Notts TV
- Country: United Kingdom
- Broadcast area: Nottinghamshire
- Headquarters: Confetti Media Group, Antenna building, Beck Street, Nottingham

Programming
- Language(s): English
- Picture format: 576i (16:9, SDTV)

Ownership
- Owner: Notts TV Limited
- Parent: Nottingham Trent University

History
- Founded: 9 April 2014
- Launched: 27 May 2014
- Closed: 29 August 2025

Links
- Website: Notts TV

Availability

Streaming media
- Notts TV On Demand: Watch Notts TV On Demand

= Notts TV =

Local television channel in Nottingham, United Kingdom

Notts TV was a British commercial local television channel broadcasting to the city of Nottingham and the surrounding areas via Freeview on channel 7 from the Nottingham relay TV transmitter which is transmitted via the Waltham transmitter which also broadcast the station.

Notts TV was owned and most of its programming was produced by a consortium of four Nottingham based media-related organisations: Nottingham Trent University (NTU), Nottingham Post, Confetti Media Group and Inclusive Digital.

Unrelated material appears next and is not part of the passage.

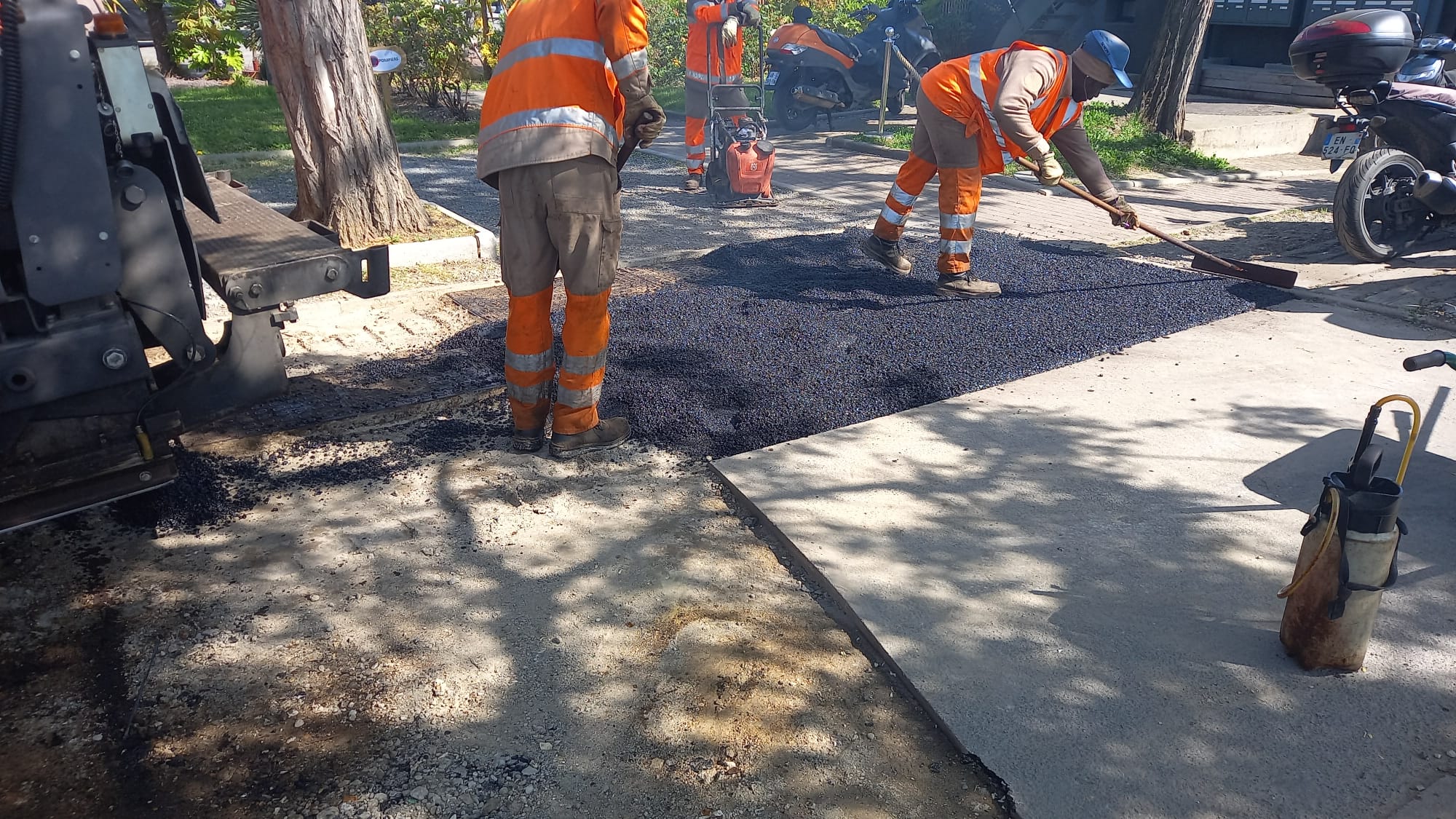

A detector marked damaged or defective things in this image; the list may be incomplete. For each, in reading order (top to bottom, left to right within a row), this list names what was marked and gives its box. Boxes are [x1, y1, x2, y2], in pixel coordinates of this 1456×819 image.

rusty metal canister [1281, 472, 1404, 670]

Other local independent producers contributed content.

As of September 2025, its website is dormant with some past-programming available via an on-demand section.

==History==
Ofcom granted the channel a 12-year licence.

Notts TV launched on 27 May 2014 on Freeview channel 7 followed by Virgin channel 159.

From opening in 2014, the BBC contributed to the funding of Notts TV for the first three years.

In July 2015, the channel also became available on Sky channel 117; the carriage ended in September 2017.

In April 2016, Notts TV moved to channel 7 on Freeview (the number previously occupied by BBC Three which closed as a linear channel the month before).

On 17 February 2025, the station's parent organisation, NTU, announced it would not renew its licence, valid until 25 November 2025, due to insufficient students undertaking training, and would shut down. At the time of the decision, the channel had an average staff of nine. OFCOM confirmed the window for continuation licence applications would close on 31 March 2025. On 21 August 2025, the channel announced that it would shut down earlier than anticipated on 29 August due to loss of key personnel.

The channel closed at 12:00AM on 30 August 2025 during its commercial break. A repeat of the final edition of Notts Today aired on the channel as its actual final programme but only its first part aired prior to the closedown as the commercial break suddenly cut to a closedown slide at 12:00AM stating that it had stopped broadcasting after 11 years on air. The channel’s final programme aired in full beforehand was an edition of Splendour 2025. Archived content from the channel's 11 years on air will continue on its website and on its YouTube channel.